[Collected data entries]
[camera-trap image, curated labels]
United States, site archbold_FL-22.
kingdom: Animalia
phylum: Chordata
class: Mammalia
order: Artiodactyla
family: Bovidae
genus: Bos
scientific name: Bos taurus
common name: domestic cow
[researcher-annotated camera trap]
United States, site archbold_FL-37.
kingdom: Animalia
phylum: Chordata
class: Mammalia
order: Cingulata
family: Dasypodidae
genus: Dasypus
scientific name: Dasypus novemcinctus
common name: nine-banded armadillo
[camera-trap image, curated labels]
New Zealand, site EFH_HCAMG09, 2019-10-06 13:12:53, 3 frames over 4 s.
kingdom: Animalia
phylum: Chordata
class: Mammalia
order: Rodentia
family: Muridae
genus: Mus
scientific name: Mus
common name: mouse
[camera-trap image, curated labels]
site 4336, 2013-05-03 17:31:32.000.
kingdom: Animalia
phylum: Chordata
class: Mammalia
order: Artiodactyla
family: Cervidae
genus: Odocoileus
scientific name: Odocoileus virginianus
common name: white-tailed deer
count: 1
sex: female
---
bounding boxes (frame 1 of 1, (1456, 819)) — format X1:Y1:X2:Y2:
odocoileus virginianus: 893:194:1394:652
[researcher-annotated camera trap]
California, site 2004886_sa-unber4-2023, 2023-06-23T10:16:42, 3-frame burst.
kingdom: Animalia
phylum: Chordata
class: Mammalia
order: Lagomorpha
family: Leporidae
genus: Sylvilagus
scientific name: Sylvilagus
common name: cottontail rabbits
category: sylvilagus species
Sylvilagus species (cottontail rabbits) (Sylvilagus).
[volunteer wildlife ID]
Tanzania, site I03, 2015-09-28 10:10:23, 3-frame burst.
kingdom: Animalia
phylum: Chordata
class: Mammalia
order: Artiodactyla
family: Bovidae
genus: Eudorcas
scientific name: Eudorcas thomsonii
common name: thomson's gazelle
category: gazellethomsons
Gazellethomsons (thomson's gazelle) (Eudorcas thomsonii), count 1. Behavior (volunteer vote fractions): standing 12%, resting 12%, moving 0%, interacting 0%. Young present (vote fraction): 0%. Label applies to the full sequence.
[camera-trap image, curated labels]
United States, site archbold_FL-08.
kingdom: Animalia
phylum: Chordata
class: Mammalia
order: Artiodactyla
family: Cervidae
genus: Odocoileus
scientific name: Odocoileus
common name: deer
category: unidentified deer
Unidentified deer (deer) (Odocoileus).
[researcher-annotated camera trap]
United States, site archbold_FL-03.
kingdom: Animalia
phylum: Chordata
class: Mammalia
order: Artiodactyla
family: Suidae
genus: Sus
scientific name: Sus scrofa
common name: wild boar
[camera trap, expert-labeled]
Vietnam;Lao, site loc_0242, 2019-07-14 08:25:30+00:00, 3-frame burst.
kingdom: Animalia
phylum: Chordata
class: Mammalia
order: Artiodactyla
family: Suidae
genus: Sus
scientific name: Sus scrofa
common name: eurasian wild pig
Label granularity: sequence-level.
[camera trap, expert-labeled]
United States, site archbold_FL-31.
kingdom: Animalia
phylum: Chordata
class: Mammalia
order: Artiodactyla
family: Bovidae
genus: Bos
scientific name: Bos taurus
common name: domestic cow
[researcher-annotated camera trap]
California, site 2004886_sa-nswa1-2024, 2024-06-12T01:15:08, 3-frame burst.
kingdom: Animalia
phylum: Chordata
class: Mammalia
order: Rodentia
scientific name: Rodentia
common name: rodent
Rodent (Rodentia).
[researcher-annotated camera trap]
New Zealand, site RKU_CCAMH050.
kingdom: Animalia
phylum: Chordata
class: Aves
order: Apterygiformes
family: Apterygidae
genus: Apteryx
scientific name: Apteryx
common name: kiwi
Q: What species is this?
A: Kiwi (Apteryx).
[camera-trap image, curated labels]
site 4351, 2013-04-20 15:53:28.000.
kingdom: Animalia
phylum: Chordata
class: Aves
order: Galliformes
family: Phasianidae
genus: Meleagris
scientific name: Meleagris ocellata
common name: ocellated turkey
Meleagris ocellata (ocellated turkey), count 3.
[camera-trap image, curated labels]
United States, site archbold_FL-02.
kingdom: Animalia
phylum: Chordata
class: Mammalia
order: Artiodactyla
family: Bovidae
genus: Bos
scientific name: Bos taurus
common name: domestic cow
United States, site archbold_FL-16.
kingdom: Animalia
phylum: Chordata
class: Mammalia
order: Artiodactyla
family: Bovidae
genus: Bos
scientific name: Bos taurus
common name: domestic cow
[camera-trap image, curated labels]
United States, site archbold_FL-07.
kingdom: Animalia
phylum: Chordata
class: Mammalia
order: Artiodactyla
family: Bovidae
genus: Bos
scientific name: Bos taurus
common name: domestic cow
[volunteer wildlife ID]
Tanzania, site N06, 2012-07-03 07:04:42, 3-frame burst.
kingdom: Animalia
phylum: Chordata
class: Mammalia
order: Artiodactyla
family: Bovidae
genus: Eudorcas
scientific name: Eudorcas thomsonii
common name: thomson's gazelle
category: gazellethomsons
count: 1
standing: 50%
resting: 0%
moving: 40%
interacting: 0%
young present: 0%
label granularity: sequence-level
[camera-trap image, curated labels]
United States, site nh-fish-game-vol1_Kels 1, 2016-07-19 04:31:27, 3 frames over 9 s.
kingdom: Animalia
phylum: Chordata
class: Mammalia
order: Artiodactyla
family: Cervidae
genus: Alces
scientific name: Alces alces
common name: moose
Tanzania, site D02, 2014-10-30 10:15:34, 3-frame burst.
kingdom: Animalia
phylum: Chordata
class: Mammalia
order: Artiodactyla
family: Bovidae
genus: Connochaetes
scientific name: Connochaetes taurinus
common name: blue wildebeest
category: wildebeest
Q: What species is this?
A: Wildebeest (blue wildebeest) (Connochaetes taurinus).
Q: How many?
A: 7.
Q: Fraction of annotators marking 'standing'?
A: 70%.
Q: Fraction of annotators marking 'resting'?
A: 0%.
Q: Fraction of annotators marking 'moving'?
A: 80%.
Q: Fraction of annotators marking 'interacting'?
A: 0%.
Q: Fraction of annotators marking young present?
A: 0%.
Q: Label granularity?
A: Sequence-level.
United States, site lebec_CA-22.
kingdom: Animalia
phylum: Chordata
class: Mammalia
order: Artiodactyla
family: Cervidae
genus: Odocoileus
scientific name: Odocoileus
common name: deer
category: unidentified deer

» **Required action**
Reproduce the records exactly as they appear.

» **Task output**
[camera-trap image, curated labels]
United States, site archbold_FL-22.
kingdom: Animalia
phylum: Chordata
class: Mammalia
order: Artiodactyla
family: Bovidae
genus: Bos
scientific name: Bos taurus
common name: domestic cow
[researcher-annotated camera trap]
United States, site archbold_FL-37.
kingdom: Animalia
phylum: Chordata
class: Mammalia
order: Cingulata
family: Dasypodidae
genus: Dasypus
scientific name: Dasypus novemcinctus
common name: nine-banded armadillo
[camera-trap image, curated labels]
New Zealand, site EFH_HCAMG09, 2019-10-06 13:12:53, 3 frames over 4 s.
kingdom: Animalia
phylum: Chordata
class: Mammalia
order: Rodentia
family: Muridae
genus: Mus
scientific name: Mus
common name: mouse
[camera-trap image, curated labels]
site 4336, 2013-05-03 17:31:32.000.
kingdom: Animalia
phylum: Chordata
class: Mammalia
order: Artiodactyla
family: Cervidae
genus: Odocoileus
scientific name: Odocoileus virginianus
common name: white-tailed deer
count: 1
sex: female
---
bounding boxes (frame 1 of 1, (1456, 819)) — format X1:Y1:X2:Y2:
odocoileus virginianus: 893:194:1394:652
[researcher-annotated camera trap]
California, site 2004886_sa-unber4-2023, 2023-06-23T10:16:42, 3-frame burst.
kingdom: Animalia
phylum: Chordata
class: Mammalia
order: Lagomorpha
family: Leporidae
genus: Sylvilagus
scientific name: Sylvilagus
common name: cottontail rabbits
category: sylvilagus species
Sylvilagus species (cottontail rabbits) (Sylvilagus).
[volunteer wildlife ID]
Tanzania, site I03, 2015-09-28 10:10:23, 3-frame burst.
kingdom: Animalia
phylum: Chordata
class: Mammalia
order: Artiodactyla
family: Bovidae
genus: Eudorcas
scientific name: Eudorcas thomsonii
common name: thomson's gazelle
category: gazellethomsons
Gazellethomsons (thomson's gazelle) (Eudorcas thomsonii), count 1. Behavior (volunteer vote fractions): standing 12%, resting 12%, moving 0%, interacting 0%. Young present (vote fraction): 0%. Label applies to the full sequence.
[camera-trap image, curated labels]
United States, site archbold_FL-08.
kingdom: Animalia
phylum: Chordata
class: Mammalia
order: Artiodactyla
family: Cervidae
genus: Odocoileus
scientific name: Odocoileus
common name: deer
category: unidentified deer
Unidentified deer (deer) (Odocoileus).
[researcher-annotated camera trap]
United States, site archbold_FL-03.
kingdom: Animalia
phylum: Chordata
class: Mammalia
order: Artiodactyla
family: Suidae
genus: Sus
scientific name: Sus scrofa
common name: wild boar
[camera trap, expert-labeled]
Vietnam;Lao, site loc_0242, 2019-07-14 08:25:30+00:00, 3-frame burst.
kingdom: Animalia
phylum: Chordata
class: Mammalia
order: Artiodactyla
family: Suidae
genus: Sus
scientific name: Sus scrofa
common name: eurasian wild pig
Label granularity: sequence-level.
[camera trap, expert-labeled]
United States, site archbold_FL-31.
kingdom: Animalia
phylum: Chordata
class: Mammalia
order: Artiodactyla
family: Bovidae
genus: Bos
scientific name: Bos taurus
common name: domestic cow
[researcher-annotated camera trap]
California, site 2004886_sa-nswa1-2024, 2024-06-12T01:15:08, 3-frame burst.
kingdom: Animalia
phylum: Chordata
class: Mammalia
order: Rodentia
scientific name: Rodentia
common name: rodent
Rodent (Rodentia).
[researcher-annotated camera trap]
New Zealand, site RKU_CCAMH050.
kingdom: Animalia
phylum: Chordata
class: Aves
order: Apterygiformes
family: Apterygidae
genus: Apteryx
scientific name: Apteryx
common name: kiwi
Q: What species is this?
A: Kiwi (Apteryx).
[camera-trap image, curated labels]
site 4351, 2013-04-20 15:53:28.000.
kingdom: Animalia
phylum: Chordata
class: Aves
order: Galliformes
family: Phasianidae
genus: Meleagris
scientific name: Meleagris ocellata
common name: ocellated turkey
Meleagris ocellata (ocellated turkey), count 3.
[camera-trap image, curated labels]
United States, site archbold_FL-02.
kingdom: Animalia
phylum: Chordata
class: Mammalia
order: Artiodactyla
family: Bovidae
genus: Bos
scientific name: Bos taurus
common name: domestic cow
United States, site archbold_FL-16.
kingdom: Animalia
phylum: Chordata
class: Mammalia
order: Artiodactyla
family: Bovidae
genus: Bos
scientific name: Bos taurus
common name: domestic cow
[camera-trap image, curated labels]
United States, site archbold_FL-07.
kingdom: Animalia
phylum: Chordata
class: Mammalia
order: Artiodactyla
family: Bovidae
genus: Bos
scientific name: Bos taurus
common name: domestic cow
[volunteer wildlife ID]
Tanzania, site N06, 2012-07-03 07:04:42, 3-frame burst.
kingdom: Animalia
phylum: Chordata
class: Mammalia
order: Artiodactyla
family: Bovidae
genus: Eudorcas
scientific name: Eudorcas thomsonii
common name: thomson's gazelle
category: gazellethomsons
count: 1
standing: 50%
resting: 0%
moving: 40%
interacting: 0%
young present: 0%
label granularity: sequence-level
[camera-trap image, curated labels]
United States, site nh-fish-game-vol1_Kels 1, 2016-07-19 04:31:27, 3 frames over 9 s.
kingdom: Animalia
phylum: Chordata
class: Mammalia
order: Artiodactyla
family: Cervidae
genus: Alces
scientific name: Alces alces
common name: moose
Tanzania, site D02, 2014-10-30 10:15:34, 3-frame burst.
kingdom: Animalia
phylum: Chordata
class: Mammalia
order: Artiodactyla
family: Bovidae
genus: Connochaetes
scientific name: Connochaetes taurinus
common name: blue wildebeest
category: wildebeest
Q: What species is this?
A: Wildebeest (blue wildebeest) (Connochaetes taurinus).
Q: How many?
A: 7.
Q: Fraction of annotators marking 'standing'?
A: 70%.
Q: Fraction of annotators marking 'resting'?
A: 0%.
Q: Fraction of annotators marking 'moving'?
A: 80%.
Q: Fraction of annotators marking 'interacting'?
A: 0%.
Q: Fraction of annotators marking young present?
A: 0%.
Q: Label granularity?
A: Sequence-level.
United States, site lebec_CA-22.
kingdom: Animalia
phylum: Chordata
class: Mammalia
order: Artiodactyla
family: Cervidae
genus: Odocoileus
scientific name: Odocoileus
common name: deer
category: unidentified deer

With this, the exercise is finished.